== Excerpted data

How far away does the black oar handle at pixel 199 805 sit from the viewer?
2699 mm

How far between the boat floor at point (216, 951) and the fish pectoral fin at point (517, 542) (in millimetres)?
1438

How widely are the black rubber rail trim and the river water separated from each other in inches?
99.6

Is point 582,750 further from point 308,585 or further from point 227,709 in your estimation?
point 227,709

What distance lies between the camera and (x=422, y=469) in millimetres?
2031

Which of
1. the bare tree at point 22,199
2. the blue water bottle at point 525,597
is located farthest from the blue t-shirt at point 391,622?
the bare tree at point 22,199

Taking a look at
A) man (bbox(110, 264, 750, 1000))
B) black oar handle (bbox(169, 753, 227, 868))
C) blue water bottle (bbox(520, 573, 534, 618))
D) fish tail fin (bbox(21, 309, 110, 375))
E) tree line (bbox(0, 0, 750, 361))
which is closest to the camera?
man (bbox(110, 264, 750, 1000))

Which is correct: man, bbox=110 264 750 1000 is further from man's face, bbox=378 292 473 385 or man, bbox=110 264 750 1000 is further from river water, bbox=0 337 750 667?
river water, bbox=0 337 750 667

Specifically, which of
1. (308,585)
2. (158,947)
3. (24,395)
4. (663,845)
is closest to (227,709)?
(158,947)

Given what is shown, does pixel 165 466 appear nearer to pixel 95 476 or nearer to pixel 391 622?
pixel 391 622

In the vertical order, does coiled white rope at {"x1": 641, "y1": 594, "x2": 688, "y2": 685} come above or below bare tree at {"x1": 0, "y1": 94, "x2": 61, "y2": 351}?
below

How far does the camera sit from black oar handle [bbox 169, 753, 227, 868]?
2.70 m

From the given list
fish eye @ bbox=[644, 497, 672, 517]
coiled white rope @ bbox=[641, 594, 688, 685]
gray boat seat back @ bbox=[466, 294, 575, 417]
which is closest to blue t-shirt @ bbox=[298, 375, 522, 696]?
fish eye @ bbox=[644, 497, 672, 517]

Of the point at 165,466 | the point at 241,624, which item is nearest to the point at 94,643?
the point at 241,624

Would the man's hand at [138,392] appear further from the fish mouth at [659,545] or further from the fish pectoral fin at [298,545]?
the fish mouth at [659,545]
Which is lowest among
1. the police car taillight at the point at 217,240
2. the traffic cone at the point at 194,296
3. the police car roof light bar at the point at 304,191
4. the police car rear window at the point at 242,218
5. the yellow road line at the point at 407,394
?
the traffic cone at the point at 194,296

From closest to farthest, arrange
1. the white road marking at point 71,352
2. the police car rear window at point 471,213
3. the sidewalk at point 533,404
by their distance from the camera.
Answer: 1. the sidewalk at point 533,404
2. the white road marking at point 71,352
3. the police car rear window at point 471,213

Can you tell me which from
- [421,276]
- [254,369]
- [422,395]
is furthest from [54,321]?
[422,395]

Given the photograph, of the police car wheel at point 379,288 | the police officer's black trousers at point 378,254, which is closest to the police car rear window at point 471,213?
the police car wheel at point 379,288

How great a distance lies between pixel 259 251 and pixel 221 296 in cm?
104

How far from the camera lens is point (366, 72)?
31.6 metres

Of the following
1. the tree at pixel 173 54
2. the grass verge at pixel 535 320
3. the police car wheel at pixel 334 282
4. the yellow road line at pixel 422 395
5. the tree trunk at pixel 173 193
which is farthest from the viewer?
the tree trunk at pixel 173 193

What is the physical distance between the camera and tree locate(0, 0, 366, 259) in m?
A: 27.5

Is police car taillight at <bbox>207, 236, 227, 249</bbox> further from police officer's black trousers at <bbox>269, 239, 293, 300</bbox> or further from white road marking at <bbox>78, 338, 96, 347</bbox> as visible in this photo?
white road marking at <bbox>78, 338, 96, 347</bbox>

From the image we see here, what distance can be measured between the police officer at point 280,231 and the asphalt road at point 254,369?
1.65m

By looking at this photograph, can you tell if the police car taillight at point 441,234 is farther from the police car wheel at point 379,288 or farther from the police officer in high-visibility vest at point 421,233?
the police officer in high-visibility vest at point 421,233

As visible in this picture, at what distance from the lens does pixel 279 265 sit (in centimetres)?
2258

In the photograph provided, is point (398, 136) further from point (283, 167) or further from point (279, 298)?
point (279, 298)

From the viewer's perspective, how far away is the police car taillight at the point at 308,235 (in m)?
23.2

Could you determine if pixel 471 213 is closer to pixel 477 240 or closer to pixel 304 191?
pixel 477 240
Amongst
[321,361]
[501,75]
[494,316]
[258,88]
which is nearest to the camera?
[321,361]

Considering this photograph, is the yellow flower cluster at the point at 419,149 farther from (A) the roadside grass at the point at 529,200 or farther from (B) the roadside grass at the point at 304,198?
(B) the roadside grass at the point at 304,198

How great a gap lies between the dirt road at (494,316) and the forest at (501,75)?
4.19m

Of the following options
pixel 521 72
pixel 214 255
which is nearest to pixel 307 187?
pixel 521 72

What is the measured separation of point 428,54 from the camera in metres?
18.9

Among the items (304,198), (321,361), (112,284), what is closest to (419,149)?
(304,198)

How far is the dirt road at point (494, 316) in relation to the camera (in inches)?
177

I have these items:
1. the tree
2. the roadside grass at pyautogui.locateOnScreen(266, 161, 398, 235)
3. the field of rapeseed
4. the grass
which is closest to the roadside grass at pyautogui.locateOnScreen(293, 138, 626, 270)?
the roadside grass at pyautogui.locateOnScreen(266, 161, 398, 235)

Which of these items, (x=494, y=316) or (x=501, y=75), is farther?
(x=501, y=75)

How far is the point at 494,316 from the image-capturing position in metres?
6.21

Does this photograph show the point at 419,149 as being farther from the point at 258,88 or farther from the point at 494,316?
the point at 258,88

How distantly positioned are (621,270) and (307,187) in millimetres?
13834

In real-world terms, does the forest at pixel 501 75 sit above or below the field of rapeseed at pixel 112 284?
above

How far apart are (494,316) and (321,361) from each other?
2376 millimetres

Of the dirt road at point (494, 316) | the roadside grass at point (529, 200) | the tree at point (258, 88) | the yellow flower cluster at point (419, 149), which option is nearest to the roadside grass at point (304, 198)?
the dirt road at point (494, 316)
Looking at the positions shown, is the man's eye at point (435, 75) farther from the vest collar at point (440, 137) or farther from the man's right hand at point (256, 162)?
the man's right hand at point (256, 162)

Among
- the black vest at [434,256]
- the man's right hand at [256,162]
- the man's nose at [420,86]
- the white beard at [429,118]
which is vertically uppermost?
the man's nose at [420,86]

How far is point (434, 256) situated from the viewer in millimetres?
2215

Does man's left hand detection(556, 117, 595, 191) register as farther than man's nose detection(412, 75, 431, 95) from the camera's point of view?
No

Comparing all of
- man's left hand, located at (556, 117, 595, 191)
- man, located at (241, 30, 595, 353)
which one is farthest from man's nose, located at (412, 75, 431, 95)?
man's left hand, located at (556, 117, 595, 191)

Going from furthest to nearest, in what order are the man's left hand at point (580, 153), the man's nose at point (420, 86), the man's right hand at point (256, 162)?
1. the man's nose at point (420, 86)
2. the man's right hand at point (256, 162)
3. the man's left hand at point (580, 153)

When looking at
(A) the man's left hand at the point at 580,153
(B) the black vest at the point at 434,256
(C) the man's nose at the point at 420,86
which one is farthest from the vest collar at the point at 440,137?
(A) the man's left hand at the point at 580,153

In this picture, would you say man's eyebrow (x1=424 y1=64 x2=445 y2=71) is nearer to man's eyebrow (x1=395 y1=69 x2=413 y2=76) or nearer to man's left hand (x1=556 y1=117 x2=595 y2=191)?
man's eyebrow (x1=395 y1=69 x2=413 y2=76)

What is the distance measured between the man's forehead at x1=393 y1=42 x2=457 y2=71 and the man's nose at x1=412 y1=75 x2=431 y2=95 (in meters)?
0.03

====

● Problem statement: Take the lines above and print them exactly.

● Task solution:
How far away does the black oar handle at pixel 199 805 sit from the viewer?
2699 mm

How far between the boat floor at point (216, 951) and the fish pectoral fin at point (517, 542) (in millimetres)?
1438

How widely are the black rubber rail trim and the river water separated from each other in inches?
99.6

Is point 582,750 further from point 308,585 or further from point 227,709 in your estimation?
point 227,709

What distance lies between the camera and (x=422, y=469) in millimetres?
2031

Which of
1. the bare tree at point 22,199
2. the blue water bottle at point 525,597
is located farthest from the blue t-shirt at point 391,622?
the bare tree at point 22,199

Taking a look at
A) man (bbox(110, 264, 750, 1000))
B) black oar handle (bbox(169, 753, 227, 868))
C) blue water bottle (bbox(520, 573, 534, 618))
D) fish tail fin (bbox(21, 309, 110, 375))
E) tree line (bbox(0, 0, 750, 361))
which is closest to the camera?
man (bbox(110, 264, 750, 1000))

Which is correct: man, bbox=110 264 750 1000 is further from man's face, bbox=378 292 473 385 or man, bbox=110 264 750 1000 is further from river water, bbox=0 337 750 667?
river water, bbox=0 337 750 667

Specifically, which of
1. (308,585)
2. (158,947)
3. (24,395)
4. (663,845)
is closest to (227,709)?
(158,947)

Given what is shown, does pixel 165 466 appear nearer to pixel 95 476 or nearer to pixel 391 622?
pixel 391 622

In the vertical order, does coiled white rope at {"x1": 641, "y1": 594, "x2": 688, "y2": 685} come above or below bare tree at {"x1": 0, "y1": 94, "x2": 61, "y2": 351}?
below

How far does the camera sit from black oar handle [bbox 169, 753, 227, 868]?
2.70 m

From the given list
fish eye @ bbox=[644, 497, 672, 517]
coiled white rope @ bbox=[641, 594, 688, 685]
gray boat seat back @ bbox=[466, 294, 575, 417]
which is closest to blue t-shirt @ bbox=[298, 375, 522, 696]?
fish eye @ bbox=[644, 497, 672, 517]

Of the point at 165,466 | the point at 241,624, which item is nearest to the point at 94,643?
the point at 241,624

Would the man's hand at [138,392] appear further from the fish mouth at [659,545] or further from the fish pectoral fin at [298,545]?
the fish mouth at [659,545]
Which is lowest among
1. the police car taillight at the point at 217,240
2. the traffic cone at the point at 194,296
3. the police car roof light bar at the point at 304,191
4. the police car rear window at the point at 242,218
5. the yellow road line at the point at 407,394
?
the traffic cone at the point at 194,296

From closest to farthest, arrange
1. the white road marking at point 71,352
2. the police car rear window at point 471,213
3. the sidewalk at point 533,404
by their distance from the camera.
Answer: 1. the sidewalk at point 533,404
2. the white road marking at point 71,352
3. the police car rear window at point 471,213

Can you tell me which from
- [421,276]
- [254,369]
- [422,395]
is furthest from [54,321]?
[422,395]

Given the photograph, of the police car wheel at point 379,288 | the police officer's black trousers at point 378,254, which is closest to the police car rear window at point 471,213?
the police car wheel at point 379,288

How great a distance lies between pixel 259 251 and pixel 221 296 in cm?
104

How far from the camera lens is point (366, 72)?
31.6 metres

Of the following
1. the tree at pixel 173 54
2. the grass verge at pixel 535 320
3. the police car wheel at pixel 334 282
4. the yellow road line at pixel 422 395
5. the tree trunk at pixel 173 193
which is farthest from the viewer?
the tree trunk at pixel 173 193

What is the physical distance between the camera and tree locate(0, 0, 366, 259) in m?
A: 27.5

Is police car taillight at <bbox>207, 236, 227, 249</bbox> further from police officer's black trousers at <bbox>269, 239, 293, 300</bbox> or further from white road marking at <bbox>78, 338, 96, 347</bbox> as visible in this photo?
white road marking at <bbox>78, 338, 96, 347</bbox>

From the image we see here, what distance can be measured between the police officer at point 280,231 and the asphalt road at point 254,369?
1.65m

By looking at this photograph, can you tell if the police car taillight at point 441,234 is farther from the police car wheel at point 379,288 or farther from the police officer in high-visibility vest at point 421,233?
the police officer in high-visibility vest at point 421,233

As visible in this picture, at what distance from the lens does pixel 279 265 sit (in centimetres)?
2258

In the photograph provided, is point (398, 136) further from point (283, 167) or further from point (279, 298)?
point (279, 298)

From the viewer's perspective, how far away is the police car taillight at the point at 308,235 (in m)?
23.2

Could you determine if pixel 471 213 is closer to pixel 477 240 or closer to pixel 304 191?
pixel 477 240
Amongst
[321,361]
[501,75]
[494,316]
[258,88]
which is nearest to the camera?
[321,361]

Considering this photograph, is the yellow flower cluster at the point at 419,149 farther from (A) the roadside grass at the point at 529,200 or farther from (B) the roadside grass at the point at 304,198?
(B) the roadside grass at the point at 304,198

How great a gap lies between the dirt road at (494,316) and the forest at (501,75)?
4.19m

Of the following options
pixel 521 72
pixel 214 255
which is nearest to pixel 307 187?
pixel 521 72

What is the measured separation of point 428,54 from the camera in metres?
18.9

Among the items (304,198), (321,361), (112,284), what is closest to (419,149)?
(304,198)

How far is the dirt road at point (494, 316) in relation to the camera (in inches)?
177

I have these items:
1. the tree
2. the roadside grass at pyautogui.locateOnScreen(266, 161, 398, 235)
3. the field of rapeseed
4. the grass
which is closest to the roadside grass at pyautogui.locateOnScreen(293, 138, 626, 270)?
the roadside grass at pyautogui.locateOnScreen(266, 161, 398, 235)

Which of these items, (x=494, y=316) or (x=501, y=75), is farther?
(x=501, y=75)

How far is the point at 494,316 from the image-capturing position in metres?
6.21

Does this photograph show the point at 419,149 as being farther from the point at 258,88 or farther from the point at 494,316?
the point at 258,88

How distantly positioned are (621,270) and (307,187) in millimetres?
13834

In real-world terms, does the forest at pixel 501 75 sit above or below the field of rapeseed at pixel 112 284?
above

How far apart are (494,316) and (321,361) from each other?
2376 millimetres

Of the dirt road at point (494, 316) | the roadside grass at point (529, 200) | the tree at point (258, 88) | the yellow flower cluster at point (419, 149), which option is nearest to the roadside grass at point (304, 198)?
the dirt road at point (494, 316)
Looking at the positions shown, is the man's eye at point (435, 75) farther from the vest collar at point (440, 137) or farther from the man's right hand at point (256, 162)?
the man's right hand at point (256, 162)

Among
- the black vest at [434,256]
- the man's right hand at [256,162]
- the man's nose at [420,86]
- the white beard at [429,118]
which is vertically uppermost?
the man's nose at [420,86]

How far is point (434, 256) situated from the viewer in millimetres?
2215

Does man's left hand detection(556, 117, 595, 191) register as farther than man's nose detection(412, 75, 431, 95) from the camera's point of view?
No

Comparing all of
- man's left hand, located at (556, 117, 595, 191)
- man, located at (241, 30, 595, 353)
which one is farthest from man's nose, located at (412, 75, 431, 95)?
man's left hand, located at (556, 117, 595, 191)

Going from furthest to nearest, in what order are the man's left hand at point (580, 153), the man's nose at point (420, 86), the man's right hand at point (256, 162)?
1. the man's nose at point (420, 86)
2. the man's right hand at point (256, 162)
3. the man's left hand at point (580, 153)

When looking at
(A) the man's left hand at the point at 580,153
(B) the black vest at the point at 434,256
(C) the man's nose at the point at 420,86
which one is farthest from the vest collar at the point at 440,137?
(A) the man's left hand at the point at 580,153

In this picture, would you say man's eyebrow (x1=424 y1=64 x2=445 y2=71) is nearer to man's eyebrow (x1=395 y1=69 x2=413 y2=76) or nearer to man's left hand (x1=556 y1=117 x2=595 y2=191)?
man's eyebrow (x1=395 y1=69 x2=413 y2=76)

What is the distance measured between the man's forehead at x1=393 y1=42 x2=457 y2=71 and the man's nose at x1=412 y1=75 x2=431 y2=95 (in meters)?
0.03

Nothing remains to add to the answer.